──────── DATA IN THIS EXERCISE ────────
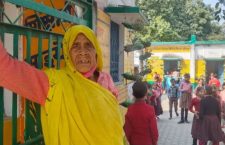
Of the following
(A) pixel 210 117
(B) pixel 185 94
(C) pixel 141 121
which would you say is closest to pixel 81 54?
(C) pixel 141 121

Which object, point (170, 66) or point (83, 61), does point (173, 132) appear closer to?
point (83, 61)

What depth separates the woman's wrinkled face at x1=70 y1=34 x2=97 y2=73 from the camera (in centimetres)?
263

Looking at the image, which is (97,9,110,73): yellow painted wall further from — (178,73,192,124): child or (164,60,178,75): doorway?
(164,60,178,75): doorway

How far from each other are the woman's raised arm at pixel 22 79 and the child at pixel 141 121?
3.25 m

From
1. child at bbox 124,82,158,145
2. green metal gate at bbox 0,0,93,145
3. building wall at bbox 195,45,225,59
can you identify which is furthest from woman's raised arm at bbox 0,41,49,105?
building wall at bbox 195,45,225,59

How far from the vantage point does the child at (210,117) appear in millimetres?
7984

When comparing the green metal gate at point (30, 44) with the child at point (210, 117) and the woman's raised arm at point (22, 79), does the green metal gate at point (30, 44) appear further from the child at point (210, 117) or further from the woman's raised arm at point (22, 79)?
the child at point (210, 117)

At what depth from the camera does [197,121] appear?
8430mm

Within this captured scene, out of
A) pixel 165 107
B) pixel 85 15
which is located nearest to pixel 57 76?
pixel 85 15

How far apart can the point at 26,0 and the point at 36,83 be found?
1.79 ft

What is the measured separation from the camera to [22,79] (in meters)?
2.39

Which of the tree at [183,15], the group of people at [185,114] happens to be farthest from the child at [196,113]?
the tree at [183,15]

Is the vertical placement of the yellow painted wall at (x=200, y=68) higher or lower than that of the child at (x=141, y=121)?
higher

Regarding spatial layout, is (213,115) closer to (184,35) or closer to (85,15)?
(85,15)
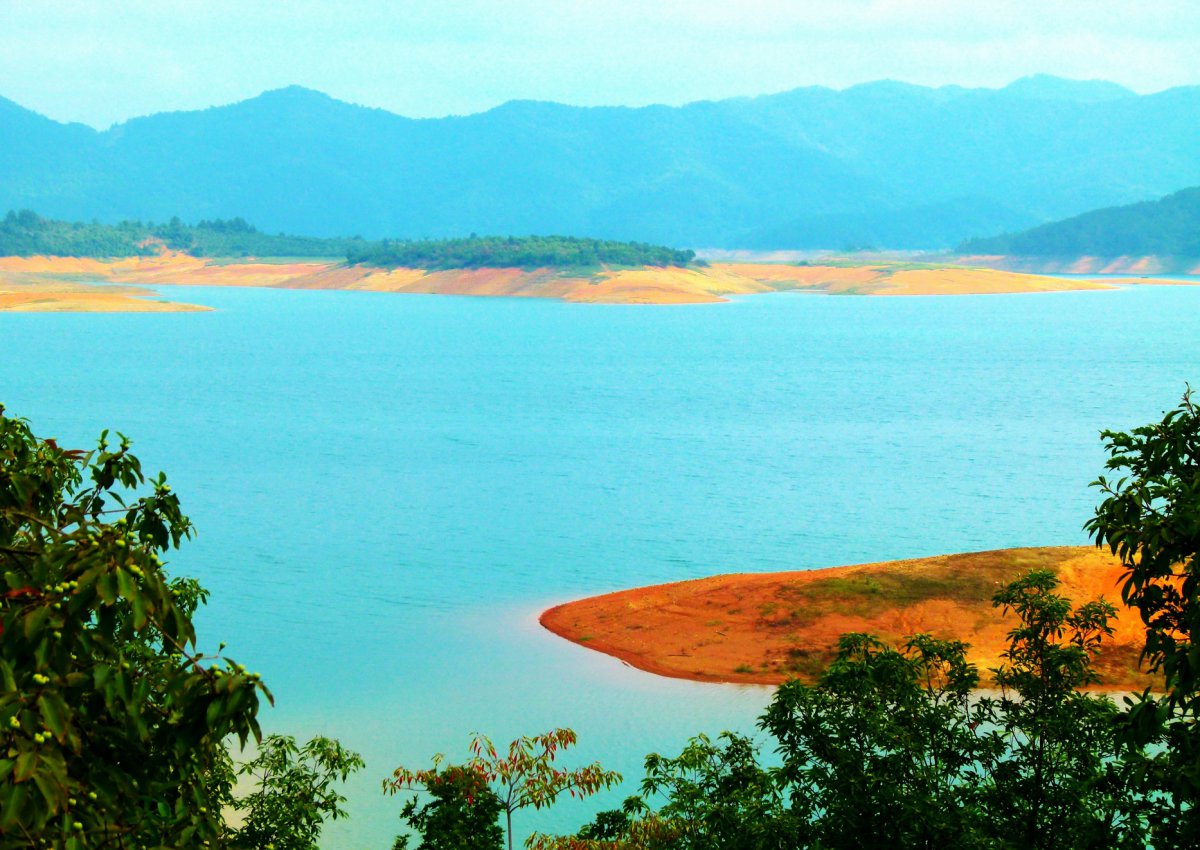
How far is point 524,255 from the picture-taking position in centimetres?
15250

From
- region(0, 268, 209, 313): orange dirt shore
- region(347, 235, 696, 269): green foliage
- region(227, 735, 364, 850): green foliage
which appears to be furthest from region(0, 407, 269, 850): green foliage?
region(347, 235, 696, 269): green foliage

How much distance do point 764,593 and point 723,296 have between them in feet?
410

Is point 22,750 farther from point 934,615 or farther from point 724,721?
point 934,615

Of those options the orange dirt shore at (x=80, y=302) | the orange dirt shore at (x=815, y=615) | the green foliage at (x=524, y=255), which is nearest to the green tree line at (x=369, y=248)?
the green foliage at (x=524, y=255)

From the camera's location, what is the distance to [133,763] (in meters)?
4.97

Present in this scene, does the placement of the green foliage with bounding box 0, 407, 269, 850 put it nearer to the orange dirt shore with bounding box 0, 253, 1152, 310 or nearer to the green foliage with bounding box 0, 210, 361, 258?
the orange dirt shore with bounding box 0, 253, 1152, 310

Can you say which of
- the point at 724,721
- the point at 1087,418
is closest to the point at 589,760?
the point at 724,721

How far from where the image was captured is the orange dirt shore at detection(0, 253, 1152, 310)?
140 m

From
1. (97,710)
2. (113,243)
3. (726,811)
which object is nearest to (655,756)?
(726,811)

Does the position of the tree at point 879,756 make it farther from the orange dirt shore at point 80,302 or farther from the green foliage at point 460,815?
the orange dirt shore at point 80,302

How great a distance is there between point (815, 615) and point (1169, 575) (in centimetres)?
1581

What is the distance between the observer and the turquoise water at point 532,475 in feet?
69.1

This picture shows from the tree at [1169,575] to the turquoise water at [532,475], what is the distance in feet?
31.5

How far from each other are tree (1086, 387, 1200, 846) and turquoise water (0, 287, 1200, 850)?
9611 mm
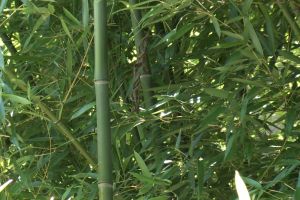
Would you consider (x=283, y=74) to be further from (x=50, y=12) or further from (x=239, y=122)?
(x=50, y=12)

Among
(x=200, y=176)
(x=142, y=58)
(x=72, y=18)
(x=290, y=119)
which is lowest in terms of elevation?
(x=200, y=176)

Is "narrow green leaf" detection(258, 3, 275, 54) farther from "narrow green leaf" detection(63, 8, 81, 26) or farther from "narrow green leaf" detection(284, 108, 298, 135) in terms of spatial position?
"narrow green leaf" detection(63, 8, 81, 26)

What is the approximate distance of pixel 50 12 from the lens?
53.7 inches

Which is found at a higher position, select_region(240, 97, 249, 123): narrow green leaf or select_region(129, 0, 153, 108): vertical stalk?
select_region(129, 0, 153, 108): vertical stalk

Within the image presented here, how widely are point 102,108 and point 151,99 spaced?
0.25 metres

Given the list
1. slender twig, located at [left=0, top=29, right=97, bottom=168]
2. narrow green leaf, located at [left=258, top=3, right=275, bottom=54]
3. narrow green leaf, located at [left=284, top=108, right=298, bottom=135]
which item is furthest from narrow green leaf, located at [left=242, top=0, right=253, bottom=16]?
────────
● OBJECTIVE
Rewrite all the rows above, substituting "photographer" for every "camera" and changing nothing else. Leave the pictures out of your answer.

● EXPECTED OUTPUT
Of the following
(A) pixel 210 117
(B) pixel 185 94
(C) pixel 141 121
which would you say is closest to pixel 81 54?
(C) pixel 141 121

Which object, point (170, 66) or point (83, 61), does point (173, 132) appear closer to?
point (83, 61)

What depth separates the woman's wrinkled face at x1=70 y1=34 x2=97 y2=73 from the photographer (in centimetres)?
263

Looking at the image, which is (97,9,110,73): yellow painted wall further from — (178,73,192,124): child or (164,60,178,75): doorway?
(164,60,178,75): doorway

How far from each other are the woman's raised arm at pixel 22 79 and the child at pixel 141 121?
3.25 m

From
1. child at bbox 124,82,158,145
2. green metal gate at bbox 0,0,93,145
3. building wall at bbox 195,45,225,59
can you identify which is furthest from woman's raised arm at bbox 0,41,49,105?
building wall at bbox 195,45,225,59

How far from the vantage point does the child at (210,117) appear in millimetres?
7984

When comparing the green metal gate at point (30, 44) with the child at point (210, 117) and the woman's raised arm at point (22, 79), does the green metal gate at point (30, 44) appear further from the child at point (210, 117) or further from the woman's raised arm at point (22, 79)?
the child at point (210, 117)

At what depth from the photographer does [197,121] appear?
8430mm

Within this captured scene, out of
A) pixel 165 107
B) pixel 85 15
which is located nearest to pixel 57 76?
pixel 85 15

How far apart can the point at 26,0 and the point at 36,83 be found?
1.79 ft

What is the measured separation from the photographer to [22,79] (in meters)?
2.39

Which of the tree at [183,15], the group of people at [185,114] happens to be farthest from the child at [196,113]?
the tree at [183,15]

Is the vertical placement of the yellow painted wall at (x=200, y=68) higher or lower than that of the child at (x=141, y=121)?
higher

Regarding spatial layout, is (213,115) closer to (184,35) or closer to (85,15)?
(85,15)
How far is point 524,255 from the picture-taking position in centimetres?
15250

From
- region(0, 268, 209, 313): orange dirt shore
- region(347, 235, 696, 269): green foliage
- region(227, 735, 364, 850): green foliage
which appears to be furthest from region(0, 407, 269, 850): green foliage?
region(347, 235, 696, 269): green foliage

How much distance do point 764,593 and point 723,296 have between them in feet?
410

Is point 22,750 farther from point 934,615 or farther from point 724,721?
point 934,615

Of those options the orange dirt shore at (x=80, y=302) | the orange dirt shore at (x=815, y=615) | the green foliage at (x=524, y=255), which is nearest to the green tree line at (x=369, y=248)?
the green foliage at (x=524, y=255)

From the photographer's location, what is the distance to [133,763] (in meters)?
4.97

Present in this scene, does the placement of the green foliage with bounding box 0, 407, 269, 850 put it nearer to the orange dirt shore with bounding box 0, 253, 1152, 310 or nearer to the green foliage with bounding box 0, 210, 361, 258?
the orange dirt shore with bounding box 0, 253, 1152, 310

Can you say which of
- the point at 724,721
- the point at 1087,418
is closest to the point at 589,760?
the point at 724,721

How far from where the image was captured is the orange dirt shore at detection(0, 253, 1152, 310)?
140 m

From
1. (97,710)
2. (113,243)
3. (726,811)
which object is nearest to (655,756)?
(726,811)

Does the position of the tree at point 879,756 make it farther from the orange dirt shore at point 80,302 or farther from the green foliage at point 460,815?
the orange dirt shore at point 80,302

How great a distance is there between point (815, 615) and point (1169, 575) (in centimetres)?
1581

What is the distance between the observer and the turquoise water at point 532,475 in feet?
69.1

This picture shows from the tree at [1169,575] to the turquoise water at [532,475], what is the distance in feet?
31.5

How far from each other are tree (1086, 387, 1200, 846) and turquoise water (0, 287, 1200, 850)?
9611 mm
Would you consider (x=283, y=74) to be further from (x=50, y=12) or further from (x=239, y=122)?
(x=50, y=12)

Among
(x=200, y=176)
(x=142, y=58)
(x=72, y=18)
(x=290, y=119)
which is lowest in terms of elevation?
(x=200, y=176)

Is "narrow green leaf" detection(258, 3, 275, 54) farther from "narrow green leaf" detection(63, 8, 81, 26) or farther from "narrow green leaf" detection(284, 108, 298, 135) in terms of spatial position?
"narrow green leaf" detection(63, 8, 81, 26)

What is the approximate distance of pixel 50 12 from the lens?
53.7 inches

Which is found at a higher position, select_region(240, 97, 249, 123): narrow green leaf or select_region(129, 0, 153, 108): vertical stalk?
select_region(129, 0, 153, 108): vertical stalk

Within the image presented here, how widely are point 102,108 and point 151,99 spaced?
0.25 metres

Given the list
1. slender twig, located at [left=0, top=29, right=97, bottom=168]
2. narrow green leaf, located at [left=258, top=3, right=275, bottom=54]
3. narrow green leaf, located at [left=284, top=108, right=298, bottom=135]
which item is furthest from narrow green leaf, located at [left=242, top=0, right=253, bottom=16]?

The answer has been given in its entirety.